● Explore the material:
1 > Summarize the passage on Congress in two sentences.
2 > Write out the passage on Congress word for word, from "Every new session" to "environment is another.".

● Excerpt to read:

# # # # # # #

Congress is loathed by most Americans. With disapproval ratings at around 80%, people don't believe that the institution looks out for their interests, jobs, individual freedoms, or even their national parks. The legislative branch can hardly keep the government open. Its budget "super committee" deserved to fail. It was a sclerotic consolidation of power that happened while the rest of the world was redistributing it. Electronically linked citizen occupations have spread from Wall Street around the globe, leaving most elected leaders gasping for a response. Congress' institutional failure to modernize its worldview is not just because of our current spasm of revenge politics. Its incompetence is real. It cannot think for itself. And its low IQ is not an accident, it is an outcome. Reversing this trend with decentralized expertise and convening is a significant next step for Americans who sympathize with the Occupy movements.

Every new session of Congress includes a Rules package that reflects the priorities of the majority and determines legislative process. In January, 1995, H. Res. 6 wiped out the shared system of expert knowledge and analysis inside Congress. The bill made Congress dumb -- on purpose. This action was part of the Contract with America, a reform manifesto drafted by Gingrich (GA), the new Republican Speaker. Fifteen years later, the effects of a severely depleted institutional memory are showing up. Last August's debt ceiling debacle is one example. Our failure to match defense dollars with today's vastly changed global security environment is another.

The legislative knowledge gap is especially debilitating for issues that require context, forecasting and expert judgment. This is a significant problem in the modern world, where Congressional actions have global implications, but Members fail to connect the dots. Notable staff losses included the Arms Control and Foreign Policy Caucus, the Office of Technology Assessment, and the bipartisan Democratic Study Group, a rapid response team of researchers. Shared committee staffs were slashed. Many experts at the Congressional Research Service left. The Sunlight Foundation reports that its present staffing is at 80% of 1979. Lacking a coherent or compelling domestic constituency, global issues have never been popular in the House. After 1995, they received even less attention. And although the Republicans delivered the catastrophic blow, the neglect has been bipartisan. Neither party ever replaced the lost capacity.

# # # # # # #

● Information supplied:
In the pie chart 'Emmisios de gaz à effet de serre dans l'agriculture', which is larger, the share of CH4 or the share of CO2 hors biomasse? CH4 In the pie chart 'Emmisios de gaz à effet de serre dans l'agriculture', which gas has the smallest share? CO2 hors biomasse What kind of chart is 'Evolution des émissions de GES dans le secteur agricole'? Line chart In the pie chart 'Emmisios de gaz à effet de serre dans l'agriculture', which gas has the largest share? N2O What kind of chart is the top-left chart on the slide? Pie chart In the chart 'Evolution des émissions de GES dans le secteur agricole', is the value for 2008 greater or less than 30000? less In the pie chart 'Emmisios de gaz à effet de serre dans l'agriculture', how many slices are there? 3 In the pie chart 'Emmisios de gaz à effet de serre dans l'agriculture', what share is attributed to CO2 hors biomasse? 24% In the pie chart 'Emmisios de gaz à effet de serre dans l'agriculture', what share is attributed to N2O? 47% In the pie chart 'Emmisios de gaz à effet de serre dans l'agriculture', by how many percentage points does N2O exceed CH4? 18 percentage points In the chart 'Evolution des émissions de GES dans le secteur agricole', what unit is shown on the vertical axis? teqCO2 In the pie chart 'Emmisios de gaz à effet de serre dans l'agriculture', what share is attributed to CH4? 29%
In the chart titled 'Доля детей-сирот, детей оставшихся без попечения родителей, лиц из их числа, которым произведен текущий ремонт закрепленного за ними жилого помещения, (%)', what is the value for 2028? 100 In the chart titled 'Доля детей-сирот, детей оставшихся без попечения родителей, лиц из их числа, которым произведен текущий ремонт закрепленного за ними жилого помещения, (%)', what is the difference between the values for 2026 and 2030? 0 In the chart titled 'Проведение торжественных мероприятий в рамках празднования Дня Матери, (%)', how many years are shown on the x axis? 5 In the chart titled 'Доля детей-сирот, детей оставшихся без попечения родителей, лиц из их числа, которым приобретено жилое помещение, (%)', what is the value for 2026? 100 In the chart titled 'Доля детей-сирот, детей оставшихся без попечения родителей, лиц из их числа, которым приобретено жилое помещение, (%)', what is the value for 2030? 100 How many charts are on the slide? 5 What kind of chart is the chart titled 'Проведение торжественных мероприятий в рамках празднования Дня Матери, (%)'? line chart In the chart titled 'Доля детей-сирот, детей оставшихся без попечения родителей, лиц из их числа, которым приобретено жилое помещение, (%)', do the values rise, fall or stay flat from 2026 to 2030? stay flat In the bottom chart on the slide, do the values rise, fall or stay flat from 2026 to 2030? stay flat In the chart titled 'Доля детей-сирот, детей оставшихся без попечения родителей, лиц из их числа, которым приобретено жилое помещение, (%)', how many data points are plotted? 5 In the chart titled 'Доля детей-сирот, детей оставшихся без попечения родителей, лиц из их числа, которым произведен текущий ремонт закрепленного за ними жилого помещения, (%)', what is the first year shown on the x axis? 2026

# # # # # # #

● Task-by-task answers:
1 > Congress is loathed by most Americans, and its incompetence is real, an outcome rather than an accident. The 1995 Rules package, H. Res. 6, wiped out the shared system of expert knowledge and analysis inside Congress, and neither party ever replaced the lost capacity.

2 >
Every new session of Congress includes a Rules package that reflects the priorities of the majority and determines legislative process. In January, 1995, H. Res. 6 wiped out the shared system of expert knowledge and analysis inside Congress. The bill made Congress dumb -- on purpose. This action was part of the Contract with America, a reform manifesto drafted by Gingrich (GA), the new Republican Speaker. Fifteen years later, the effects of a severely depleted institutional memory are showing up. Last August's debt ceiling debacle is one example. Our failure to match defense dollars with today's vastly changed global security environment is another.